Friday, August 9, 2013

The Gentle Pursuits

     You may want to get a cup of tea.  This post is long, the first in several installments of a story of a lifetime of embroidery and sewing.  If such things bore you, you might want to opt for your Kindle® instead.  I will not be hurt.  The gentle pursuits do not thrill everyone the way they do me.  
       I come from a long line of talented sewists and embroiderers.  Granny Williamson was a farmer's wife of formidable skills in the homemaking arts. Her motto: Use it up; wear it out; make it do; or do without! There was nothing gentle nor fragile about her 4' 11" style. She raised four sons and a daughter, and stories of her ever-abundant dinner table still abound.  She made all of her dresses--every single one by the same shirtwaist pattern--and those of my aunt, her daughter.  She had no pattern for the girl's garments, just cut them out and sewed them up.  Mommie Kathleen, was a different story all together.  She had the gene.  The creative gene.  She did not use patterns either, but her design and sewing were nothing short of magical.  I still have old pictures of my mother and her two sisters dressed in Mommie's fashions.  Ruched net on the bodice of an evening gown.  Ribbon roses on a shoulder strap.  Interesting hemlines and sleeves.  All were hallmarks of this woman's immense talent to add interest and style to an otherwise ordinary garment.  My mother had the gene, even though it had mutated somewhat.  My mother made her clothes and mine.  My father, a textile engineer with the J. P. Stevens, Co., provided her with an unending supply of quality fabric, though the colors were limited--lots of greys and browns.  Mother was a skilled technician.  Her work was perfection, if not always imbued with the Wow Factor.  Every year we trekked to the University of Georgia Extension Service's sewing expo and competition in Athens.  She and I would parade down the runway at the culminating fashion show in our matching mother-daughter dresses, Mother proudly wearing the blue ribbon or best-of-show rosette pinned to the shoulder of her garment, showing her dominance over the other competitors.  A gentle pursuit, hardly.  She approached that competition each year with the determination of a guided missile. Mother sewed almost every day of her life for several hours.  For the life of me, I could not understand how she could sit there for so long doing something so boring.  By the time I was a teen, I believed that sewing was only for people who could not afford to shop in stores.  I had discovered The Villager, Bobbie Brooks and Pappagallo, all in an amazing spectrum of colors that rarely included grey and brown.

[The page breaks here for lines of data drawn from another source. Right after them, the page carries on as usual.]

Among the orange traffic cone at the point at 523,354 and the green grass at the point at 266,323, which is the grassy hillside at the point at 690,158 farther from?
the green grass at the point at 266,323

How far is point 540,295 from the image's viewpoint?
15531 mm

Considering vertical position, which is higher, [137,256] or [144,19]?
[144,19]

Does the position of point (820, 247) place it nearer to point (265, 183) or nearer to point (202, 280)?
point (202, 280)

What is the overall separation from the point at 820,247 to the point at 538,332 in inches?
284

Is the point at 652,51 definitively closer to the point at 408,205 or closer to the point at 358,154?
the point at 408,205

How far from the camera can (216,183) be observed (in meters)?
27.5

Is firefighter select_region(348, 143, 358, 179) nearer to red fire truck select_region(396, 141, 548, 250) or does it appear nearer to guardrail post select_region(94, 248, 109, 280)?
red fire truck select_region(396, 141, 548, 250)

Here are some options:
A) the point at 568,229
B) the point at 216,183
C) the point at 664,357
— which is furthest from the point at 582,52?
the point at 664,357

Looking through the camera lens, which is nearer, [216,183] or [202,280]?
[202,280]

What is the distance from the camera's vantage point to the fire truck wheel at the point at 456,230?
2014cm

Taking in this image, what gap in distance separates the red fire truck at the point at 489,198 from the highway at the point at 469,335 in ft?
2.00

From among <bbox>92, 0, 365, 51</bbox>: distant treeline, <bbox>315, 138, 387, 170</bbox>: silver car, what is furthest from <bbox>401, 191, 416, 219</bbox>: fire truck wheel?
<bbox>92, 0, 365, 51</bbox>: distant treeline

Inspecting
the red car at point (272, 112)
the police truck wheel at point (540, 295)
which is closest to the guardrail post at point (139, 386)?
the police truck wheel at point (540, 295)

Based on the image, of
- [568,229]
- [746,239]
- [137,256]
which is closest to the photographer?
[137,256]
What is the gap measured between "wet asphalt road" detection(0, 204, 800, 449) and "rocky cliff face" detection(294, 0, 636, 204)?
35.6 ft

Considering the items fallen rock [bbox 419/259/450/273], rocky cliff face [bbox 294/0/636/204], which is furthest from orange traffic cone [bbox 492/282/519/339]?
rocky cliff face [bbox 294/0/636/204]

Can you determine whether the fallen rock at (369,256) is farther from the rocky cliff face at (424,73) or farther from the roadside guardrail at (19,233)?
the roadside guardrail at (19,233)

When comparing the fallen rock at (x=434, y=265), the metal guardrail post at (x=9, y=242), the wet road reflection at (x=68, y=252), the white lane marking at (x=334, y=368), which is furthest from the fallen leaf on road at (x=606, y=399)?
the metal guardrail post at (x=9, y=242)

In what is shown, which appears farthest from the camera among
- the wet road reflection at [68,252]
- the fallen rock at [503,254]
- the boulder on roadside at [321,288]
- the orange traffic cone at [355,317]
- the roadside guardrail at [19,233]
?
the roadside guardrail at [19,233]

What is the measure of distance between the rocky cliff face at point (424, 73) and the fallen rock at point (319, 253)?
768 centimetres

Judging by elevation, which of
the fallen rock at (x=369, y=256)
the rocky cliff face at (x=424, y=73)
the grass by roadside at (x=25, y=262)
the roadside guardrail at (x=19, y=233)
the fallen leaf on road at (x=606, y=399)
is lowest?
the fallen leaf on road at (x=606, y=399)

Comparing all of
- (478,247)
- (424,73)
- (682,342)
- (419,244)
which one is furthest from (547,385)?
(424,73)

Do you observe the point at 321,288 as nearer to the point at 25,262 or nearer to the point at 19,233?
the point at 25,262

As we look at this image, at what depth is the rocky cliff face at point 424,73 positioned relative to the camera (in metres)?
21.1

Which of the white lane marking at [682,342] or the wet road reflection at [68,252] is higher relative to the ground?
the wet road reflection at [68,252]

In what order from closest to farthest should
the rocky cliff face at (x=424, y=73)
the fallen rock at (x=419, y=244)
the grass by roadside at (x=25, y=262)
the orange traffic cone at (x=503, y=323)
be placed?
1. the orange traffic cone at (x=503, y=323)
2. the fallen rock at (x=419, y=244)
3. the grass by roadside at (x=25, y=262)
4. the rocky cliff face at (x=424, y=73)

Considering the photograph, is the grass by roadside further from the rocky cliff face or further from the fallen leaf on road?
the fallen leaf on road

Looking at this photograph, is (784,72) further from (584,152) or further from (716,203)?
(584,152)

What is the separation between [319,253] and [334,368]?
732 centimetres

     In my day, all high school boys took at least one year of industrial arts a.k.a. shop, and all girls took a year of family and consumer sciences a.k.a. home ec.  High school Home Economics I class was a traumatic period in my sewing life.  The first project was an A-line jumper with a V-neck.  Mrs. Abercrombie was a woman with extremely high expectations for the sewing novice, and little patience with repeated mistakes.  Meeting her standard of excellence was far beyond me.  In fact, she made me repeat that V-neck so many times that the point of the V turned into a hole, over which I had to sew a button.  I still see her rolling her eyes.  The second project was a skirt with gores, and focused on fitting and pattern alteration.  My best friend Camilla and I were so excited.  We had picked out matching fabric and the same pattern so that we could be twins.  I wore a ladies size 6 and Camilla, bless her heart, wore a size 16.  We dove right into our latest adventure in fashion, straight pins, pattern pieces and gores flying in all directions.  Upon seaming all our gores together, we were ready for our first fitting with Mrs. Abercrombie.  I went first.  I slipped behind the screen set up for modesty, removed the necessary clothing, and donned my new creation proudly.  Camilla then took her turn behind the screen.  I was perplexed to discover that I had to hold a handful of fabric on each side of the skirt to keep it from falling off. 
"Didn't you take your measurements before you bought that pattern?" Mrs. Abercrombie inquired disgustedly.  
In fact, I had.  At that moment, Camilla literally hopped out from behind the screen, trapped in her skirt that bound her legs and thighs together like an elastic bandage.
 "I did, too," she said, "I just don't understand!"
"OH...MY...GOD!" Mrs. Abercrombie shouted loudly enough to wake the dead, and that was almost like cussing in those days.
In our exuberance, Camilla and I had inadvertently "swapped" a few of our gores with each other.  We had to stay after school and do a lot of seam ripping.  That afternoon, I swore I would never sew again if the God to whom Mrs. Abercrombie expressed her woes would just let me out of that class, and He did.  I kept my promise, too.  Almost.  I did not touch needle or thread again until I was twenty, and only then because some forces of nature cannot be withstood.  Mary Claire Morgan Neal, my future mother-in-law, swept in to my life like an autumn hurricane and annihilated all my vows eschewing sewing.  But alas, gentle reader, that is another story for another day.